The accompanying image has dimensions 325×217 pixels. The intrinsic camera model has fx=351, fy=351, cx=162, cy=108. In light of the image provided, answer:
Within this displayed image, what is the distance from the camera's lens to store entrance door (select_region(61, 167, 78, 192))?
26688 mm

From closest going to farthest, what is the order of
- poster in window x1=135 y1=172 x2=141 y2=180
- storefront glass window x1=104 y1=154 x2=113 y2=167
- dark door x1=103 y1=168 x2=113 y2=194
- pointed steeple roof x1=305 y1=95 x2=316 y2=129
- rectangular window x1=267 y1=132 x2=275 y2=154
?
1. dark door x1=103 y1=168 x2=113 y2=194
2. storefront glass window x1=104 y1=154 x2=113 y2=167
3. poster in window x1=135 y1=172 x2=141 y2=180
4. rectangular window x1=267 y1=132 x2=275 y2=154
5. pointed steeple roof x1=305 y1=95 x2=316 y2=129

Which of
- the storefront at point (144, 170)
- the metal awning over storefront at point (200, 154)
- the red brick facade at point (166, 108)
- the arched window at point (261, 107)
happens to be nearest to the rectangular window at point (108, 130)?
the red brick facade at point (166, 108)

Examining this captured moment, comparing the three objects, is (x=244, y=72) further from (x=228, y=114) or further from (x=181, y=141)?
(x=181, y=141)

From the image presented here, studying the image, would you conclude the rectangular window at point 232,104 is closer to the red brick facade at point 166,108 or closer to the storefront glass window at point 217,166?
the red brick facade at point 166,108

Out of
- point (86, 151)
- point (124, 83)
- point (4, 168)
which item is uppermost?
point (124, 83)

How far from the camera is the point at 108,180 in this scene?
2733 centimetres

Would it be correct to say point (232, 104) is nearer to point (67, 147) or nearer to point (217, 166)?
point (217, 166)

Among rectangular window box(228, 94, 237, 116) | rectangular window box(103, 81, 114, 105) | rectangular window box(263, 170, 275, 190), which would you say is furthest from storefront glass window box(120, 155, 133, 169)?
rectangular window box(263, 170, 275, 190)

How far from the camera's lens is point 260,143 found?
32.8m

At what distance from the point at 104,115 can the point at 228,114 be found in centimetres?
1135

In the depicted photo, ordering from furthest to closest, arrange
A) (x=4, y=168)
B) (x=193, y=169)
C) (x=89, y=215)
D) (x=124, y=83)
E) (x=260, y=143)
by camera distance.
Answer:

[Work required] Please copy the listing again from the line holding "At what distance" through the end of the listing, inclusive, with its requests included. Raise every distance or coordinate value in the answers by 66.

[Full response]
At what distance from the point at 104,115 can the point at 228,114 be found in centimetres?
1201

In the depicted photo, ordering from furthest to closest, arrange
A) (x=4, y=168)
B) (x=193, y=169)
C) (x=89, y=215)
D) (x=124, y=83)
E) (x=260, y=143)
by camera distance.
Answer:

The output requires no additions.